═════ Source

Mathematics
District
Standards for Mathematical Practice
These standards as outlined in the Massachusetts Mathematics Curriculum Frameworks describe the deep mathematical understandings that our curriculum seeks to develop in our students as they progress through more challenging content throughout grades K12.
 Make sense of problems and persevere in solving them.
 Reason abstractly and quantitatively.
 Construct viable arguments and critique the reasoning of others.
 Model with mathematics.
 Use appropriate tools strategically.
 Attend to precision.
 Look for and make use of structure.
 Look for and express regularity in repeated reasoning.
High School
The goal of the Mathematics Department is to build mathematical competence in its students. This is achieved by providing course offerings that develop a deep understanding of mathematics and actively engage all students in meaningful mathematics, discussing mathematical ideas, and applying mathematics to realworld problems. The habits of problem solving, communicating, reasoning and proof, making connections, and using representations and mathematical models are emphasized in each of the courses.
Middle School
Middle School mathematics explores multiple topics across grade levels. Student have an opportunity to refine skills and apply them in practical ways as they move from Prealgebra to Algebra I. Students have the opportunity to take honors math class after grade 6.
Math Pathways
Placement
Criteria for placement into math classes is based upon performance on the following assessments:
 Course Grade
 MCAS
 STAR Math Assessment (January)
 IOWA Algebra Aptitude Test (March)
 Fluency assessment (March)
 Teacher Rubric
Elementary
Elementary Math Curriculum Overview
Hopkinton’s K5 math curriculum is aligned to the MA Curriculum Frameworks. Outlined in the Frameworks are “Standards for Mathematical Practice,” which describe the deep mathematical understandings that our curriculum seeks to develop in our students. The Standards for Mathematical Practice describe ways in which students broaden their skills and expand their ability to think mathematically. The standards are embedded in each unit of study in Hopkinton’s elementary math curriculum, and they include the expectation that students will learn to:

Make sense of problems and persevere in solving them

Reason abstractly and quantitatively

Construct viable arguments and critique the reasoning of others

Model with mathematics

Use appropriate tools strategically

Attend to precision

Look for and make use of structure

Look for and express regularity in repeated reasoning
The instructional standards in the MA Curriculum Frameworks highlight the need for balance in elementary math instruction, and Hopkinton’s elementary math curriculum is very much in line with the following excerpt from the Frameworks:
"The standards strategically develop students’ mathematical understanding and skills. When students are first introduced to a mathematical concept they explore and investigate the concept by using concrete objects, visual models, drawings, or representations to build their understanding. In the early grades they develop number sense while working with numbers in many ways. They learn a variety of strategies to solve problems and use what they have learned about patterns in numbers and the properties of numbers. This serves to develop a strong understanding of number sense, decomposing and composing numbers, the relationship between addition and subtraction, and multiplication and division.

══════════
═════ Stored data

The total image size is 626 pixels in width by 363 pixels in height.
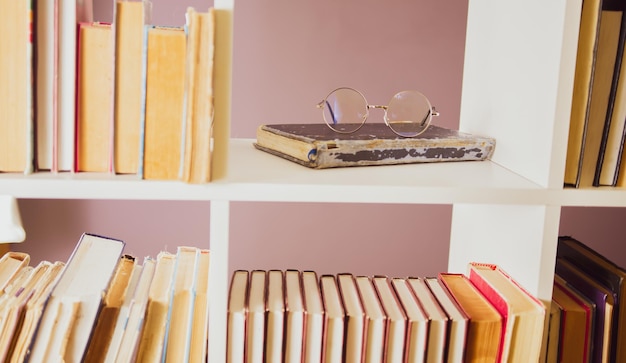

══════════

> [Task list]:
**a.** Rewrite the mathematics curriculum text between "Make sense of problems and persevere in solving them." and "Attend to precision.", inclusive, changing "precision" to "accuracy".
**b.** According to the mathematics curriculum text, in which month is the IOWA Algebra Aptitude Test given?
Work from the mathematics curriculum text alone, not the data.

> [Answers to the tasks]:
**a.**
Make sense of problems and persevere in solving them.
 Reason abstractly and quantitatively.
 Construct viable arguments and critique the reasoning of others.
 Model with mathematics.
 Use appropriate tools strategically.
 Attend to accuracy.

**b.** March.